Après avoir été de nouveau le jouet des vents, s’être vue portée de Valence à Ivica, triste groupe de rochers qui la menaçait du naufrage, l’Eloysa mouilla enfin le 14 octobre dans ce port si sûr, si calme de Palma, où jamais tempête ne fut redoutée et d’où les yeux des pieux voyageurs pouvaient déjà se porter avec admiration sur cette splendide cathédrale qui offre au loin à la vue l’agréable magnificence de son architecture.


Palma. — Emprisonnement dans le Lazareth.

En voyant flotter le pavillon sarde sur le brick qui demandait asile, les autorités de l’île s’émurent ; la visite de santé vint immédiatement à bord, et sur une première invitation de l’autorité locale, Mgr Muzi se vit contraint de se rendre à terre. Il fit choix pour l’accompagner de D. Giovanni Mastaï, à peine remis de ses souffrances, et laissa à bord l’abbé Sallusti.

DONNÉES FOURNIES

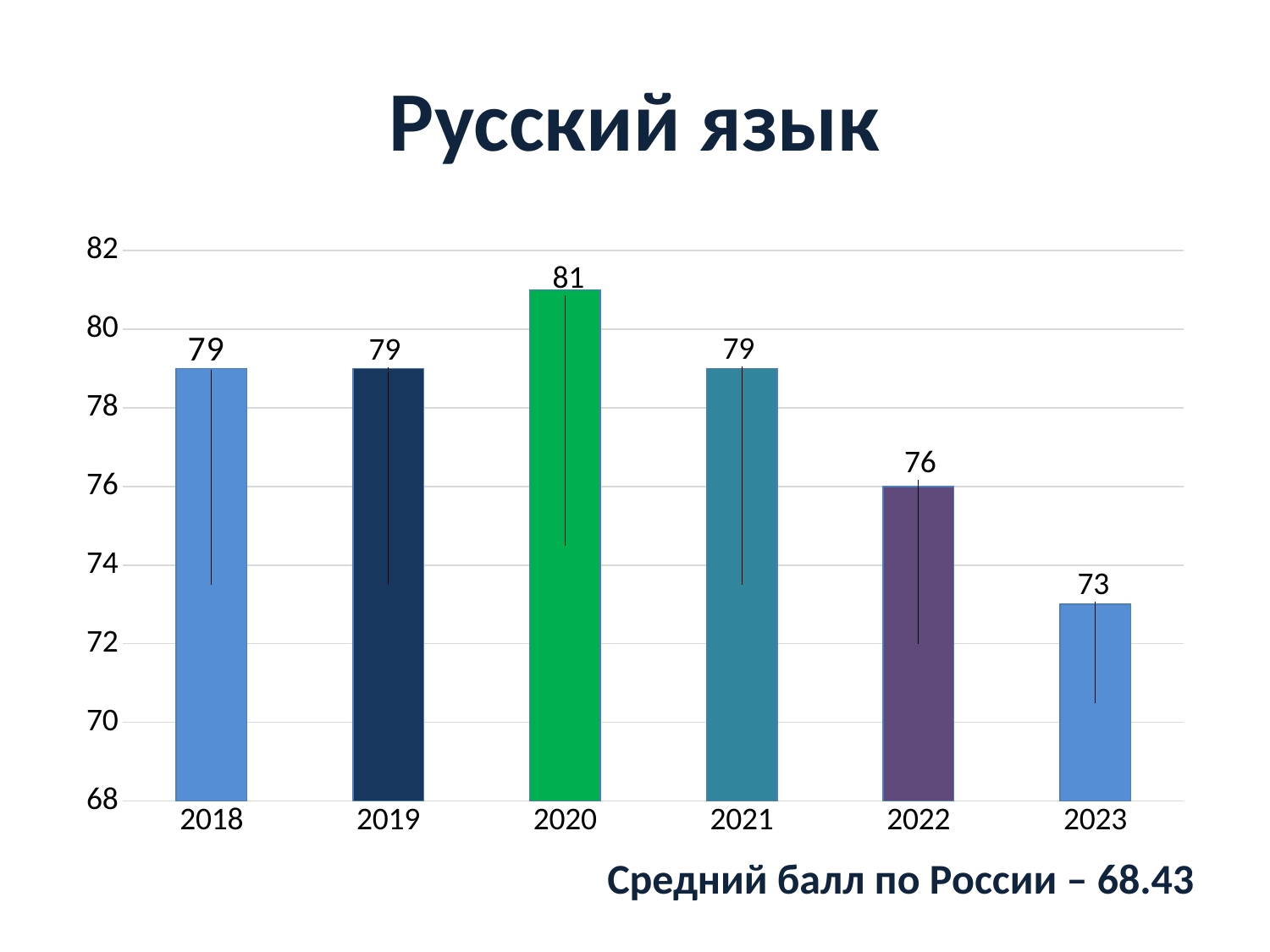
Which year has the lowest value? 2023 What is the value for 2020? 81 What is the value for 2022? 76 Which is larger, the value for 2019 or the value for 2022? 2019 What kind of chart is shown on the slide? bar chart What is the difference between the values for 2020 and 2023? 8 What is the value for 2023? 73 Which year has the highest value? 2020 What is the difference between the values for 2021 and 2022? 3 What is the title of the chart? Русский язык How many years are shown on the chart? 6 Is the value for 2022 greater or less than 78? less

LE PROBLÈME
Recopiez à l'identique le passage du texte sur l'escale à Palma compris entre « En voyant flotter » et « bord l’abbé Sallusti. », bornes incluses. La liste n'a aucun lien avec le texte sur l'escale à Palma.

RÉPONSE À L'EXERCICE
En voyant flotter le pavillon sarde sur le brick qui demandait asile, les autorités de l’île s’émurent ; la visite de santé vint immédiatement à bord, et sur une première invitation de l’autorité locale, Mgr Muzi se vit contraint de se rendre à terre. Il fit choix pour l’accompagner de D. Giovanni Mastaï, à peine remis de ses souffrances, et laissa à bord l’abbé Sallusti.